In the kitchen I found a beer but didn't open it. The smell of pot drifted up the stairs from the basement. A few muscled guys and a pale, fragile-looking girl sat around the kitchen table flipping quarters into a glass. They slurred their words, laughing loudly and hitting each other in the back of the head when a quarter missed the cup. Drink, drink, drink! they chanted. The girl smoked a cigarette with a glazed smile. One guy glanced up at me, but looked away quickly. I blushed anyway.

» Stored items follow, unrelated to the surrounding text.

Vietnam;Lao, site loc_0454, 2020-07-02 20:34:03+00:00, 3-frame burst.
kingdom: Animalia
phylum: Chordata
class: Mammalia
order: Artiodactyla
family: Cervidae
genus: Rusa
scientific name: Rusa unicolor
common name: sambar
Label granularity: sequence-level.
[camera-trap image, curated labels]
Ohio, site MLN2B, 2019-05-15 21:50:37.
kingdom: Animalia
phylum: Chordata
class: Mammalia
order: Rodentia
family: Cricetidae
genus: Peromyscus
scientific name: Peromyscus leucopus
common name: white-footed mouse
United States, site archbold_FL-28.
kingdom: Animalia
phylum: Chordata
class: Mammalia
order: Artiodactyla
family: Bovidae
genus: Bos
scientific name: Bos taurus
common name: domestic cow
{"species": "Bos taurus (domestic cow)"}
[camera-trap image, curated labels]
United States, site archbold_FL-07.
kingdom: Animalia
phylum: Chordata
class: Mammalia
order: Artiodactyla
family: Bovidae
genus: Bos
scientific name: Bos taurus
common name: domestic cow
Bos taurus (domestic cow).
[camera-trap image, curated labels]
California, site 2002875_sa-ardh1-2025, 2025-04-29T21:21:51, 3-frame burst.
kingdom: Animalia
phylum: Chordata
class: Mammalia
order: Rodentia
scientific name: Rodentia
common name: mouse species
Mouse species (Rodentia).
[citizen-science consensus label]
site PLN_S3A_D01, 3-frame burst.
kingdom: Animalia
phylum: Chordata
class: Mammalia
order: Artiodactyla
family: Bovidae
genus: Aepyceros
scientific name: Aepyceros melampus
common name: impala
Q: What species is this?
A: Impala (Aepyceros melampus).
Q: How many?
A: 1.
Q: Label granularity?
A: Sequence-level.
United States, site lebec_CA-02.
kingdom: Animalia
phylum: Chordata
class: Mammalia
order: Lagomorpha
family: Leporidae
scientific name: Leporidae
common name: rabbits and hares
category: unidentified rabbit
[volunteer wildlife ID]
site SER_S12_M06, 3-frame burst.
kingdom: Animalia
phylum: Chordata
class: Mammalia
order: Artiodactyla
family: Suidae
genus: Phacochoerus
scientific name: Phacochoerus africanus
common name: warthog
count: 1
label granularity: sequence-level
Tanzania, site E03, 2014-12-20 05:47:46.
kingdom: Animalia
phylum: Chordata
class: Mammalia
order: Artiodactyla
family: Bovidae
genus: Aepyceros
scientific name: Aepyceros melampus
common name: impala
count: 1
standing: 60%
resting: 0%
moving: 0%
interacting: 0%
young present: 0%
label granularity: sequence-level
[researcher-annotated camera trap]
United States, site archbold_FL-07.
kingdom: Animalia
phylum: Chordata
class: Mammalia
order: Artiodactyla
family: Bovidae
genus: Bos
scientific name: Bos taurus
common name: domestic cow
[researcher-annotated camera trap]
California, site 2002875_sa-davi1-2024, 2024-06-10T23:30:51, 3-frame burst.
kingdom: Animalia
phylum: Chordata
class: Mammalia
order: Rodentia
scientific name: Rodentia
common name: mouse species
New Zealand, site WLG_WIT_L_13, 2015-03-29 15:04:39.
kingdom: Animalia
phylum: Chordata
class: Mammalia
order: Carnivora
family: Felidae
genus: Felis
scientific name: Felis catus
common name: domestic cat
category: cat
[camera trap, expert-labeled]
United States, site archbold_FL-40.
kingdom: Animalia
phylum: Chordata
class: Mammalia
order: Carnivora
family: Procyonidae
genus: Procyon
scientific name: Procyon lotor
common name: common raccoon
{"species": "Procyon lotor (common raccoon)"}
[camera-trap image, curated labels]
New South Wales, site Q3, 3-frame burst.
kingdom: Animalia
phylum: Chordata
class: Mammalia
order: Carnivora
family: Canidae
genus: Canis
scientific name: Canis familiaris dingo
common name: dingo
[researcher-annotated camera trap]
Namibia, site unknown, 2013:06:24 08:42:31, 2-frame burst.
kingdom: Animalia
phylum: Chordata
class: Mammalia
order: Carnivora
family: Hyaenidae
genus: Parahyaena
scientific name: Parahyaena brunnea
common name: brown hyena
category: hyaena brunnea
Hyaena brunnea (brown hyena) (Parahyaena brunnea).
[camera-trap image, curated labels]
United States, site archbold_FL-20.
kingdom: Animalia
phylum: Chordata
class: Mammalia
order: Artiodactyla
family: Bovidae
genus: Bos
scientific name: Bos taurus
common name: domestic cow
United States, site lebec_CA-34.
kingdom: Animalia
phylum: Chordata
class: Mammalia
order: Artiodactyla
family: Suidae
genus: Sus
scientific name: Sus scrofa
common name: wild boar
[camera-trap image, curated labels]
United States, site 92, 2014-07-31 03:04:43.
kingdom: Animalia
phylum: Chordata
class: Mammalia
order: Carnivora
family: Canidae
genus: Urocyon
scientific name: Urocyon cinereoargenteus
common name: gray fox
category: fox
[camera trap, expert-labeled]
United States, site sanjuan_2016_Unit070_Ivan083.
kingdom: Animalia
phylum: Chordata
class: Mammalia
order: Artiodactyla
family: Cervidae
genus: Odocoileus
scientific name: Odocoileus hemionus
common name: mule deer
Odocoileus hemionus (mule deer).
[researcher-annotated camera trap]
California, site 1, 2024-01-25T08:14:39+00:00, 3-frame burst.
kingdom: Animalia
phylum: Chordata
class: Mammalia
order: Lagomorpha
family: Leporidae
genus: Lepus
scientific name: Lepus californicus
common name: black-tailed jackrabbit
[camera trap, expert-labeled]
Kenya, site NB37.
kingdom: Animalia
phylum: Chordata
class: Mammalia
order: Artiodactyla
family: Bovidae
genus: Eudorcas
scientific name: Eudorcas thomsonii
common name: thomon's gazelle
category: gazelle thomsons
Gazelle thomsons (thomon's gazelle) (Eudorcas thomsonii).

I wandered downstairs to the basement, where I recognized a few people from last year's English class. They sat in a circle around a reedy guy with long blond hair and a red bong, hanging on every word he had to say. He told a complicated story, something involving a car and the police, but I couldn't follow it. Every so often one of the girls shook her head. "Fuck," she said, and ran her tongue over her braces. "Holy fuck."
I went back upstairs and walked from room to room waiting for someone to notice the new me, but no one seemed to. Disappointment pushed me outside. I tripped my way down wooden stairs, away from the bright lights of the house toward the small latticed huddle of a gazebo. Inside there was a bench and I sat, slapping away mosquitoes, with a tightness in my chest that made me want to scream. How could everything change so much and stay exactly the same?
I'd lost forty-eight pounds and my skin had mostly cleared up. I'd missed a whole semester of school and disappeared for seven months. It seemed like no one had even noticed I was gone.
I pulled my knees to my chest and picked at the vines that climbed the trellis overhead, ripping off leaves and stripping them down to their veins. I was wondering how I would possibly survive the whole next year, when Andrea Dutton came stumbling out of the trees.